Cost is a more sensitive topic in the 5G fronthaul field. Under the premise of meeting the application conditions, it is extremely important to optimize the selection of technical solutions for the module. For example, in terms of wavelength planning, considering that the wavelength adjustment range of the O-band tunable DBR optical chip is about ten nanometers,12 wavelength channels with 400GHz channel spacing can be used to take into account both application scenarios and manufacturing costs. In addition, TO coaxial packaging can be used to cooperate with DML direct modulation to reduce costs.

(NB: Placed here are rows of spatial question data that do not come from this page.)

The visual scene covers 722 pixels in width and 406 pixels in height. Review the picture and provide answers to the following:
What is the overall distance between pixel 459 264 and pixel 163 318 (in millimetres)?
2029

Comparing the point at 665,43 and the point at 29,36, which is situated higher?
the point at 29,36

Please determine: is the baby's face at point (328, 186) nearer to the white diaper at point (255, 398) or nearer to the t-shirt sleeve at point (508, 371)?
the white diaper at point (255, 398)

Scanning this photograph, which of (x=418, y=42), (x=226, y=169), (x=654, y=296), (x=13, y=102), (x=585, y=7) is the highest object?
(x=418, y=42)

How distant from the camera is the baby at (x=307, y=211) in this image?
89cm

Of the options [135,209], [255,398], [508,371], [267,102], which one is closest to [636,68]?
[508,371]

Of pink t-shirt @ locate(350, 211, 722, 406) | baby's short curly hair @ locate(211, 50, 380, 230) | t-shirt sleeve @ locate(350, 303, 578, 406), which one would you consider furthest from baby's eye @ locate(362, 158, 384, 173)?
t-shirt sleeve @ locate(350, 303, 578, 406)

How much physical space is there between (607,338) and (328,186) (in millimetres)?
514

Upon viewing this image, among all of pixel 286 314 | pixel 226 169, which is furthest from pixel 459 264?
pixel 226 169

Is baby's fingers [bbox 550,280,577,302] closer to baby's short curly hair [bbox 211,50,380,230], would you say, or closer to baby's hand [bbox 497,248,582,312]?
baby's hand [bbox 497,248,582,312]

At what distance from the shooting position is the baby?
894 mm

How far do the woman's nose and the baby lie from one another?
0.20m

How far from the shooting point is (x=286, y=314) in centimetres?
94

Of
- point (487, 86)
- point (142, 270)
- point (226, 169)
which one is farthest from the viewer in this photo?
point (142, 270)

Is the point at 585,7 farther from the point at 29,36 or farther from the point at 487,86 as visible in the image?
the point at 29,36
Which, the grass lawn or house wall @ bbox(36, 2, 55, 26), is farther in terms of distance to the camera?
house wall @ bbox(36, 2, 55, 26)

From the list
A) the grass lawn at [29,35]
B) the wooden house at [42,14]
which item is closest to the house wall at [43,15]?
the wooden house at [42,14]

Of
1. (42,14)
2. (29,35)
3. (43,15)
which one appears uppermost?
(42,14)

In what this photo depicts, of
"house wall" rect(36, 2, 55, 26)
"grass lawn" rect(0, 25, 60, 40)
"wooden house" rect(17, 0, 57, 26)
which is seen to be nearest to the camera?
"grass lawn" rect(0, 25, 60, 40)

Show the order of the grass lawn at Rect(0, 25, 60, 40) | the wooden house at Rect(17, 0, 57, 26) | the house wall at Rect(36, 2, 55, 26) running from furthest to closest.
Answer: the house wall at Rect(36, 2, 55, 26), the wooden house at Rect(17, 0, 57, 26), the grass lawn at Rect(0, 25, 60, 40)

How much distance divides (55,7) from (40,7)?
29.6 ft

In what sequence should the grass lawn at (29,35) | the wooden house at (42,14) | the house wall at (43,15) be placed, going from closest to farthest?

The 25Gb/s O-band wavelength-tunable optical module involves many technical difficulties, such as the development and mass production of wavelength-tunable laser chips; small-volume DBR die packaging with cooling and optical component design; low-cost DBR wavelength locking and optical power monitoring, stabilizing, tuning mechanism; the performance and reliability of the pilot tone mechanism; the development and reliability of the communication protocol between end-to-end optical modules; the realization of low power consumption and heat dissipation of the wavelength-tunable optical module with industrial temperature;  low-cost batch wavelength calibration, testing, and production methods for the wavelength-tunable optical modules.

In terms of application exploration, the 25Gb/s O-band wavelength-tunable optical module is currently in the design and development stage. It is expected to produce prototypes and α samples in 2022. It will produce β samples and realize its small-scale production in 2023. The specific application in the future will depend on the industry’s comprehensive evaluation of the fronthaul program.

  • Summary

With the continuous advancement of 5G construction in stages and the vigorous development of data centers and all-optical access networks, new application requirements for optical modules continue to emerge, and 5G bearer network optical module technology has increasingly become the focus of the industry. The 5G bearer working group will continue to strengthen cooperation with the industry, focus on consensus, and jointly promote the research, testing, and evaluation of key technologies for 5G bearer optical modules, and the formulation of standards and specifications, so as to facilitate the healthy and orderly development of the 5G bearer optical module technology industry and strongly support 5G construction.